Introduction
In this project, we target the headlines of “The Guardian” newspaper between 18. October 2021 and 28. November 2021 to apply a sentiment analysis around the negotiations of COP26 that took place in Glasgow from October 31st and November 12.
Being a newspaper of the host country of the climate negotiation, the guardian would not present an ideal sample of headlines that would allow us to deduce if COP26 has met the expectations or not through the sentiment analysis. However, the values of this project is to apply procedures of sentiment analysis after scraping information from the web and present them to the user in an accessible format.


  1. Packages

if (!require("pacman")) install.packages("pacman")
## Caricamento del pacchetto richiesto: pacman
if (!require("phantomjs")) webshot::install_phantomjs()
## Caricamento del pacchetto richiesto: phantomjs
## Warning in library(package, lib.loc = lib.loc, character.only = TRUE,
## logical.return = TRUE, : non c'è alcun pacchetto chiamato 'phantomjs'
## It seems that the version of `phantomjs` installed is greater than or equal to the requested version.To install the requested version or downgrade to another version, use `force = TRUE`.
pacman::p_load(tidyverse, 
               rvest, 
               stringr, 
               xml2, 
               quanteda, 
               janitor, 
               tidytext, 
               lubridate, 
               wordcloud, 
               SnowballC, 
               dygraphs, 
               xts, 
               tsbox,
               tm, 
               kableExtra,
               magick,
               textdata, 
               plotly)

Scraping Headlines by Date and Data Cleaning To examine this step in details, check the attached scraping.R file on https://github.com/lauramenicacci/cop26_text_analysis/blob/e3697a69534a5e9d540bfc1913f52bd096de99ee/scraping.R

source("./scraping_and_data_cleaning.R")
## Warning: 20 failed to parse.
## Joining, by = "word"
  1. Explorative analysis

3.1. Frequency Table

words_list %>% 
      count(word, sort = TRUE) %>% 
      head(10) %>% 
      kbl() %>% 
      kable_styling(bootstrap_options = c("hover", "condensed", "responsive"), full_width = F, fixed_thead = T) %>% 
      save_kable("FrequencyTable.html")

3.2. Explorative Wordcloud

#explorative wordcloud: we see the most frequent words: if there's something useless we remove it 
par(mar=c(0.1,0.1,0.1,0.1))

wordcloud(words_list$word, 
          min.freq = 20, 
          random.order = FALSE, 
          colors=brewer.pal(8, "Dark2"))
## Warning in tm_map.SimpleCorpus(corpus, tm::removePunctuation): transformation
## drops documents
## Warning in tm_map.SimpleCorpus(corpus, function(x) tm::removeWords(x,
## tm::stopwords())): transformation drops documents

Exploring the most frequent words helps to remove the irrelevant ones among them by adding them to the stopwords dictionary i.e. Glasgow.
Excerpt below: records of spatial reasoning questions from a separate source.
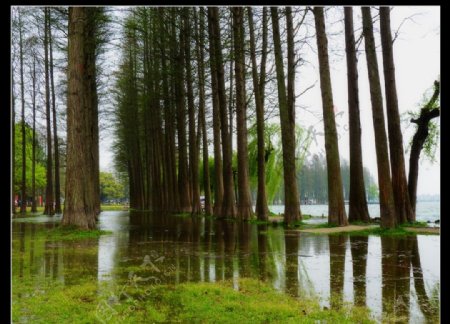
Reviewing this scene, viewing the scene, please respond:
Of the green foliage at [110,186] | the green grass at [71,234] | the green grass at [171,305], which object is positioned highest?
the green foliage at [110,186]

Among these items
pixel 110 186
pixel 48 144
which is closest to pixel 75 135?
pixel 48 144

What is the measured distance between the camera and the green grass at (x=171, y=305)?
15.7 ft

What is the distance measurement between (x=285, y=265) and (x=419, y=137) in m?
12.3

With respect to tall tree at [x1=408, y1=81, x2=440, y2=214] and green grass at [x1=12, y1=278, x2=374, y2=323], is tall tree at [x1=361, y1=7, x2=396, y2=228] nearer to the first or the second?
tall tree at [x1=408, y1=81, x2=440, y2=214]

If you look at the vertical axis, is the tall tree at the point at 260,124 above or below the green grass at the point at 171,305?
above

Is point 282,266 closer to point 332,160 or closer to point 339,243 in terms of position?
point 339,243

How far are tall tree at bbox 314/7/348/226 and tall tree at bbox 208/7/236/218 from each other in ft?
18.9

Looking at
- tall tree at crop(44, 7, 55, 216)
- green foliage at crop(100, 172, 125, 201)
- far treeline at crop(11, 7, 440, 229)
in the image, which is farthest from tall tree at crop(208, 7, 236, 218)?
green foliage at crop(100, 172, 125, 201)

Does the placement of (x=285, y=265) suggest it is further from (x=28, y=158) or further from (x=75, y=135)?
(x=28, y=158)

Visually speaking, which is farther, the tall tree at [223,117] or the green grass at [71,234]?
the tall tree at [223,117]

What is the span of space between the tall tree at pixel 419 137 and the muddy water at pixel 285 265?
6144mm

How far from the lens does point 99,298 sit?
5652 mm

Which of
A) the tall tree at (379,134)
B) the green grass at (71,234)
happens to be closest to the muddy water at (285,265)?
the green grass at (71,234)

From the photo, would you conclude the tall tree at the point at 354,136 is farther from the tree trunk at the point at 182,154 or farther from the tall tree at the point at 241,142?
the tree trunk at the point at 182,154
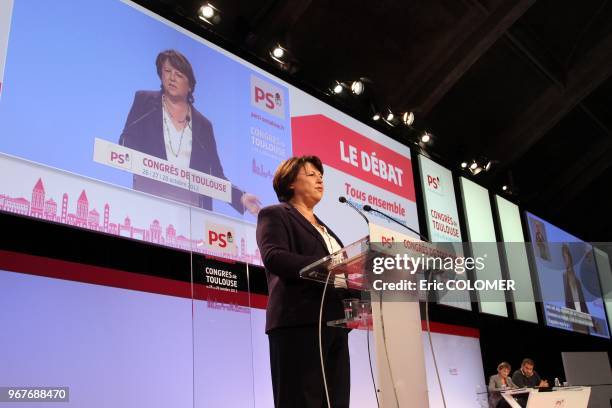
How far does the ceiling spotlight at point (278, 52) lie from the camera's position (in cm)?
485

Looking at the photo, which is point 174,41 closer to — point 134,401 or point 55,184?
point 55,184

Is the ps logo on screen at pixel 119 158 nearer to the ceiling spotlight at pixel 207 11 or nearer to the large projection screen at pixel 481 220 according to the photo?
the ceiling spotlight at pixel 207 11

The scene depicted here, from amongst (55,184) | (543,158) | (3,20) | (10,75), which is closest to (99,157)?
(55,184)

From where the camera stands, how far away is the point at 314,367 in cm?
170

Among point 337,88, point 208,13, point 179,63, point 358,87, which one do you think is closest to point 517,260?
point 358,87

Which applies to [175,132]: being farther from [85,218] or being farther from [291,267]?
[291,267]

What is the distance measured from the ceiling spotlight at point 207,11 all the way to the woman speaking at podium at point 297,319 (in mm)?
2839

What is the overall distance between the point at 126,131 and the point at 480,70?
5.19 metres

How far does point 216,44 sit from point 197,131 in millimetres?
773

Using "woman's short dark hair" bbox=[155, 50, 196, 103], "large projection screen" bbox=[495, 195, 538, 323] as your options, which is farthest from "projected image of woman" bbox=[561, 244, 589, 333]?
"woman's short dark hair" bbox=[155, 50, 196, 103]

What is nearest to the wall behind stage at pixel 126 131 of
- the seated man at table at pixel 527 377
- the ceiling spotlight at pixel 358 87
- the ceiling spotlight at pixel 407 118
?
the ceiling spotlight at pixel 358 87

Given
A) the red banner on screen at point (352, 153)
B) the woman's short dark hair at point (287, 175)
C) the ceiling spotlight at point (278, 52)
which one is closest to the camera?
the woman's short dark hair at point (287, 175)

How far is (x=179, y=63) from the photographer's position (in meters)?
3.90

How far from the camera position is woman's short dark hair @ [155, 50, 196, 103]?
12.4 ft
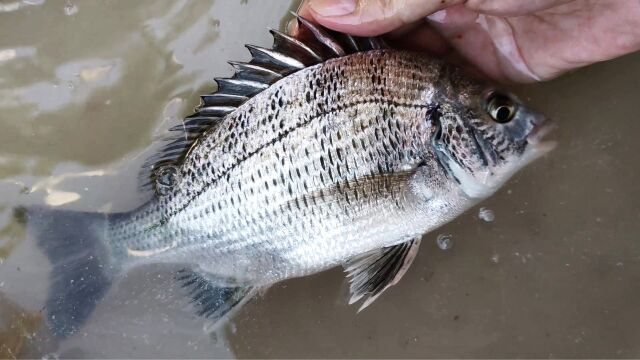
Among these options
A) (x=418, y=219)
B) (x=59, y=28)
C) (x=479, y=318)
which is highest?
(x=59, y=28)

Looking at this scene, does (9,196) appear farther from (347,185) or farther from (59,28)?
(347,185)

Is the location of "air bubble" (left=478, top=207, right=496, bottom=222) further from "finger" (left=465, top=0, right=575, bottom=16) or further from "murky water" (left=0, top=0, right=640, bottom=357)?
"finger" (left=465, top=0, right=575, bottom=16)

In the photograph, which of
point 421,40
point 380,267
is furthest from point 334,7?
point 380,267

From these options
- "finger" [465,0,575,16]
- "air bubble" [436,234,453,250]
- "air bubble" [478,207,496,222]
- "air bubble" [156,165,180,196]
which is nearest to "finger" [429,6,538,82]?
"finger" [465,0,575,16]

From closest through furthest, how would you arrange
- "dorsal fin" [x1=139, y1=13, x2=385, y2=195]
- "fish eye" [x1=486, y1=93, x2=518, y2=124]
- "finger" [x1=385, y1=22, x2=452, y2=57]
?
"fish eye" [x1=486, y1=93, x2=518, y2=124] → "dorsal fin" [x1=139, y1=13, x2=385, y2=195] → "finger" [x1=385, y1=22, x2=452, y2=57]

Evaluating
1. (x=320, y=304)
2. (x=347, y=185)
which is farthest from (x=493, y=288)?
(x=347, y=185)

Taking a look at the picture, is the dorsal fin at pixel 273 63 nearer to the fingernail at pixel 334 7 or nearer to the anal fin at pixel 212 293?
the fingernail at pixel 334 7
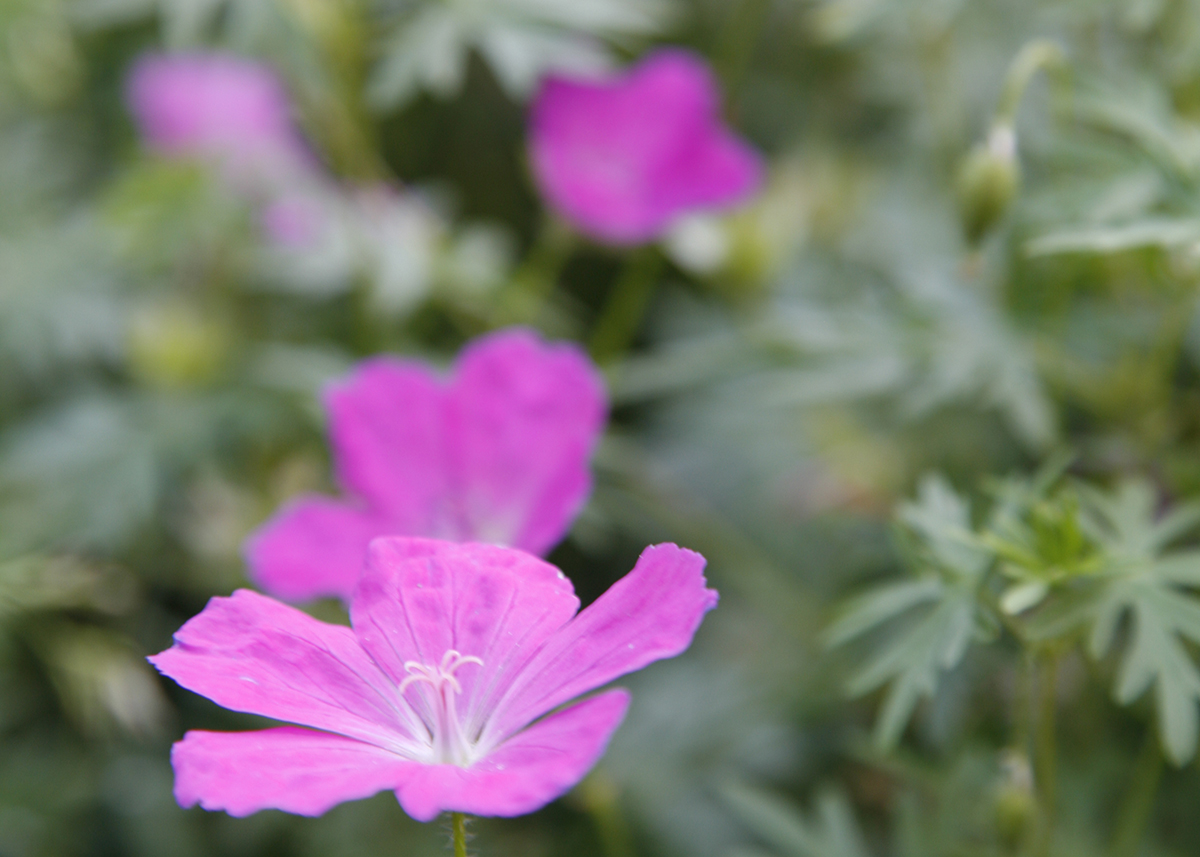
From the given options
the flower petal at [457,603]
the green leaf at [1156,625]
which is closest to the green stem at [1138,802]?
the green leaf at [1156,625]

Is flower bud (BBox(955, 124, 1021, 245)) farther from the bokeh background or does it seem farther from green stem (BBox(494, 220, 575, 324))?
green stem (BBox(494, 220, 575, 324))

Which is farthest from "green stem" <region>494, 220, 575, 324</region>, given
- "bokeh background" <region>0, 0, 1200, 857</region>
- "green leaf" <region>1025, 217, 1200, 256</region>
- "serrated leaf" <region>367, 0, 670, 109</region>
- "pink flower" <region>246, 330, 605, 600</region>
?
"green leaf" <region>1025, 217, 1200, 256</region>

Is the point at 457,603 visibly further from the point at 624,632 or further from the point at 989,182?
the point at 989,182

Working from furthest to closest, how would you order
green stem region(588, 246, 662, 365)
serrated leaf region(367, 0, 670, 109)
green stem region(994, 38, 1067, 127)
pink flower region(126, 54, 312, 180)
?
pink flower region(126, 54, 312, 180)
green stem region(588, 246, 662, 365)
serrated leaf region(367, 0, 670, 109)
green stem region(994, 38, 1067, 127)

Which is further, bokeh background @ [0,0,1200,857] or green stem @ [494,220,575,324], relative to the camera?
green stem @ [494,220,575,324]

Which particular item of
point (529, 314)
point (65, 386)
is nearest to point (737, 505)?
point (529, 314)

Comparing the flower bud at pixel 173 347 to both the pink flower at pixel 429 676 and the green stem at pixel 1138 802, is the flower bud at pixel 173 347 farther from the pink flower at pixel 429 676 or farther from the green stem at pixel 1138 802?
the green stem at pixel 1138 802

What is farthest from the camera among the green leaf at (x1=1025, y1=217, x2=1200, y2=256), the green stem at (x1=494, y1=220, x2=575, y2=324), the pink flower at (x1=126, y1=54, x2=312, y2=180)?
the pink flower at (x1=126, y1=54, x2=312, y2=180)
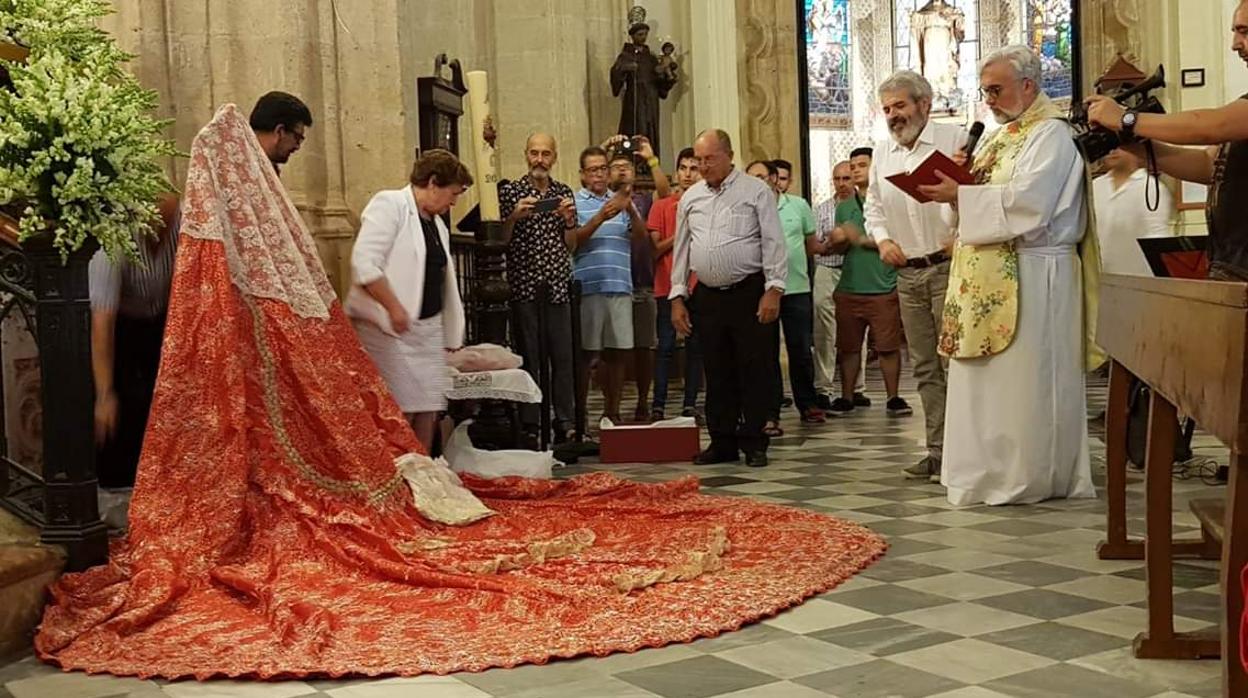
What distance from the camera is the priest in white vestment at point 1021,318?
536 centimetres

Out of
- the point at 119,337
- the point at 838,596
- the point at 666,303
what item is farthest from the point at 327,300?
the point at 666,303

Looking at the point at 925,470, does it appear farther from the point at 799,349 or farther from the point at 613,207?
the point at 799,349

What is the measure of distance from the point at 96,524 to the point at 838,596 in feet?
7.12

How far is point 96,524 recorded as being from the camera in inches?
163

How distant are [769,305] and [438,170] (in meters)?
1.78

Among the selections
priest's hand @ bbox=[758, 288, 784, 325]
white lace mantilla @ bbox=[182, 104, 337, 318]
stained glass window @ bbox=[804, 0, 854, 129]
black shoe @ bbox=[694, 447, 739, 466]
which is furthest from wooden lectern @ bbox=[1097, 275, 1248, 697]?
stained glass window @ bbox=[804, 0, 854, 129]

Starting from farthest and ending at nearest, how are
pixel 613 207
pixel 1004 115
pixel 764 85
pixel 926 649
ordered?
pixel 764 85, pixel 613 207, pixel 1004 115, pixel 926 649

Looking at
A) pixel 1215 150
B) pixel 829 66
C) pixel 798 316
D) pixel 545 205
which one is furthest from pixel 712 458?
pixel 829 66

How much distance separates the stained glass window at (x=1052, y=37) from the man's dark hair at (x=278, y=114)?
1603cm

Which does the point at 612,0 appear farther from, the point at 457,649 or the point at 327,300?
the point at 457,649

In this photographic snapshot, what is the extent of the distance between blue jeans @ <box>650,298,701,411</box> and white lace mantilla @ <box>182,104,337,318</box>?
3689 millimetres

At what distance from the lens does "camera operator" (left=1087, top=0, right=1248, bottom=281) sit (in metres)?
3.48

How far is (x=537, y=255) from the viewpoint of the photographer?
7457 millimetres

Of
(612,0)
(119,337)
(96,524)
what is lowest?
(96,524)
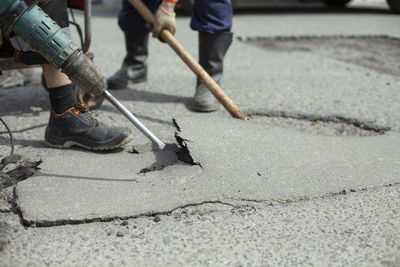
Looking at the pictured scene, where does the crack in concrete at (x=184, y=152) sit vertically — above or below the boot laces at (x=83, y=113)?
below

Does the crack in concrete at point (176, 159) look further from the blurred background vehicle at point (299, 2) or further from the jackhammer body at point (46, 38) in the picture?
the blurred background vehicle at point (299, 2)

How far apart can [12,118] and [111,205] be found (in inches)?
49.7

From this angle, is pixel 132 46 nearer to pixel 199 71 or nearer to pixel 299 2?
pixel 199 71

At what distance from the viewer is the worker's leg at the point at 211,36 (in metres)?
2.72

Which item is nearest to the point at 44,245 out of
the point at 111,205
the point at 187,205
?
the point at 111,205

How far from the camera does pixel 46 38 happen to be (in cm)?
161

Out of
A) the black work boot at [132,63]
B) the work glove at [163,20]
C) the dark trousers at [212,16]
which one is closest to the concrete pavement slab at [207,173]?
the work glove at [163,20]

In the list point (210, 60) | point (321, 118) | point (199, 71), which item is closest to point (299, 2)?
point (210, 60)

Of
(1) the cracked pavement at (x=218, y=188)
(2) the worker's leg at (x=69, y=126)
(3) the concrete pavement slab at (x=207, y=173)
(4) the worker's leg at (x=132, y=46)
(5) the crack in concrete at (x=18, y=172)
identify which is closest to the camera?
(1) the cracked pavement at (x=218, y=188)

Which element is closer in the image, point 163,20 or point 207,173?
point 207,173

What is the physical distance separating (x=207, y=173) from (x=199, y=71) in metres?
0.91

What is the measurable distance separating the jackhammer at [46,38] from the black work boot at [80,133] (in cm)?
39

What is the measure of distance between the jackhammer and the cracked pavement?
0.45 metres

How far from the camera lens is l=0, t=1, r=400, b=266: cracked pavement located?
1.39m
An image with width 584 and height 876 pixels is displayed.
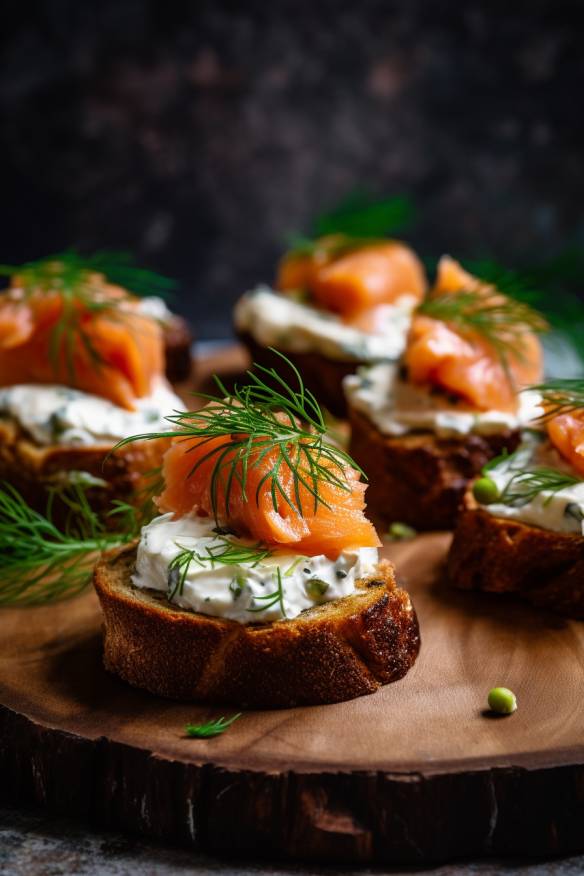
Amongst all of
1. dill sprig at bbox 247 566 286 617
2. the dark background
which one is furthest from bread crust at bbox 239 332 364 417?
dill sprig at bbox 247 566 286 617

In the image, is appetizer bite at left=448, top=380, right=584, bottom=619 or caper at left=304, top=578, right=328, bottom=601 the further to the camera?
appetizer bite at left=448, top=380, right=584, bottom=619

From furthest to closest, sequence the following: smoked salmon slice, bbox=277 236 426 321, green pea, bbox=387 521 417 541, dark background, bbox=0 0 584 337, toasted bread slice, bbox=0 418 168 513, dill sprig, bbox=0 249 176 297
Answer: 1. dark background, bbox=0 0 584 337
2. smoked salmon slice, bbox=277 236 426 321
3. dill sprig, bbox=0 249 176 297
4. green pea, bbox=387 521 417 541
5. toasted bread slice, bbox=0 418 168 513

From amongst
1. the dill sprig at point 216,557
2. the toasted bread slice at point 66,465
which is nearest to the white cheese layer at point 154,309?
the toasted bread slice at point 66,465

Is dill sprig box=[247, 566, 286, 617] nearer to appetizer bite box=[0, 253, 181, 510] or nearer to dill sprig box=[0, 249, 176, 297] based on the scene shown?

Check scraping file https://github.com/lauramenicacci/cop26_text_analysis/blob/e3697a69534a5e9d540bfc1913f52bd096de99ee/scraping.R

3.3. Keyword in Context

cop26$Headlines %>% 
      corpus() %>% 
      tokens() %>% 
      kwic(phrase("crisis"), window = 10) %>% 
      DT::datatable(caption = "Keywords in context", rownames = FALSE, options = list(scrollX = TRUE, pageLength = 5, lengthMenu = c(5, 10, 15, 20)))
  1. Sentiment analysis Using “bing” Dictionary

Result: we have a dataframe with words, dates, sentiment and frequency of occurrence of those words first plot: we start from the general: visualize through time how sentiment changes! TO BE EDITED

4.1. Sentiment Analysis Dataframe

words_sentiments <- words_list %>% #we have 293 classified words
  filter(!word == "crisis") %>% #remove the word crisis before the sentiment analysis
      inner_join(get_sentiments("bing")) %>% 
      count(word, sentiment) 
## Joining, by = "word"
sentiment_complete <- left_join(words_list, words_sentiments, by = "word") #join with the main df
    
toks_cop26 <- cop26 %>% 
  filter(str_detect(Headlines, "Boris Johnson")|str_detect(Headlines, "Boris") | str_detect(Headlines, "Johnson"))
    
words_list_boris<- toks_cop26 %>% 
  unnest_tokens(word, Headlines, token = "regex", pattern = "\\s+|[[:punct:]]+") %>%
  anti_join(customized_stopwords) %>% 
  arrange(Dates) %>%
  count(word, sort = TRUE) %>% 
  head(10)
## Joining, by = "word"

4.2. Basic Visualization

sentiment_complete <- sentiment_complete %>% 
  mutate(across(sentiment, .fns = ~replace_na(.,"neutral"))) %>%
  mutate(across(n, .fns = ~replace_na(.,0))) 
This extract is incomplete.